A Hybrid Model Combining U-Net and Transformers for Joint Segmentation and Beamforming of Plane-wave Ultrasound Images.
Authors
Affiliations (2)
Affiliations (2)
- Electrical and Computer Engineering Department, University of Rochester, Rochester, NY, USA.
- Electrical and Computer Engineering Department, University of Rochester, Rochester, NY, USA. Electronic address: [email protected].
Abstract
Recent advancements in deep learning have shown significant potential in ultrasound imaging. However, most approaches focus solely on image enhancement or segmentation, without integrating these tasks into a unified framework. To address this gap, we developed a novel architecture that combines the U-Net and Transformer models to simultaneously segment and beamform plane-wave images acquired from a single insonification. The hybrid model was evaluated using computer simulations, physical phantoms containing hypoechoic inclusions (5- to 10-mm radius) and ultrasound images acquired from the carotid arteries of 50 healthy volunteers. Performance was assessed using six metrics: segmentation accuracy (Dice similarity coefficient), image fidelity (mean square error; structural similarity index metric), image clarity and contrast (Laplacian variance; generalized contrast-to-noise ratio; signal-to-noise ratio). The hybrid model achieved excellent segmentation performance (Dice similarity coefficient = 0.98), low error (mean square error = 0.017) and high structural similarity (structural similarity index metric = 0.765). Its beamformed images were comparable with compound plane-wave imaging, with signal-to-noise ratio and generalized contrast-to-noise ratio values of 2.15 and 0.8, respectively, vs 2.4 and 0.9 for compound plane-wave imaging.
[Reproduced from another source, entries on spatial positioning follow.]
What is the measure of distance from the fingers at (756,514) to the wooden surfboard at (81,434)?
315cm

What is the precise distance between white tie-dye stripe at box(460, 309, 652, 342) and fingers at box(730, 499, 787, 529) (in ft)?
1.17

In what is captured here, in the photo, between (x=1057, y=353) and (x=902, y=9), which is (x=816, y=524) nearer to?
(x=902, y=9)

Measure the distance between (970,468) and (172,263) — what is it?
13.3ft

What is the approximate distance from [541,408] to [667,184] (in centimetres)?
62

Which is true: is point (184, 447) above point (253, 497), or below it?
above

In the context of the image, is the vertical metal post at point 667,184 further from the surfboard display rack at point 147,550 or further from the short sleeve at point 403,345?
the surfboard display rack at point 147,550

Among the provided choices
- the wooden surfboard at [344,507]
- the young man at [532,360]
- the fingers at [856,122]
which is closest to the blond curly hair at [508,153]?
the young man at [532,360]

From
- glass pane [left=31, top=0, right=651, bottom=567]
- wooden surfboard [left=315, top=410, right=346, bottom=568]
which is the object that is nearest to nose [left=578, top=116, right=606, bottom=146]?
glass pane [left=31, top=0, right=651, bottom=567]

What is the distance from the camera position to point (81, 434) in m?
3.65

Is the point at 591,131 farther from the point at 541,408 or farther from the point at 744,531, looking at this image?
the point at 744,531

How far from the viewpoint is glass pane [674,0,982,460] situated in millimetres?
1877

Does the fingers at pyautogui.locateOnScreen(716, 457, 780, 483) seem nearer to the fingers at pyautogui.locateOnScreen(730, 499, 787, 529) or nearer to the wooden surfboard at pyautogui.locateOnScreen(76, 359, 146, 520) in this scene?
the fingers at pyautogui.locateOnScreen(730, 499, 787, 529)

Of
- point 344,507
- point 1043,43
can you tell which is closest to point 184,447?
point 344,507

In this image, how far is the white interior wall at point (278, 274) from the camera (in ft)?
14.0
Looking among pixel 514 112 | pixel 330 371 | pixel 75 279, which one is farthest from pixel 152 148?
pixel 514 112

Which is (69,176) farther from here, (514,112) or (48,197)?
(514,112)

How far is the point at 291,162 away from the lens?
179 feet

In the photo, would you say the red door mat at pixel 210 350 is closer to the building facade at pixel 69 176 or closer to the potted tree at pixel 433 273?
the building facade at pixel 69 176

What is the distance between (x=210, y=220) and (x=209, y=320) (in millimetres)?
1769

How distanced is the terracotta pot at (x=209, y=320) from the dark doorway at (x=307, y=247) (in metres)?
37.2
The hybrid model showed reduced accuracy for inclusions ≤7 mm and occasionally produced spurious inclusions. These results demonstrate that hybrid U-Net/Transformer models can reduce reliance on compounding while maintaining image quality, although improvements are needed for small target detection and artifact suppression. With further optimization, this approach could enable real-time segmentation and enhance plane-wave imaging in clinical settings.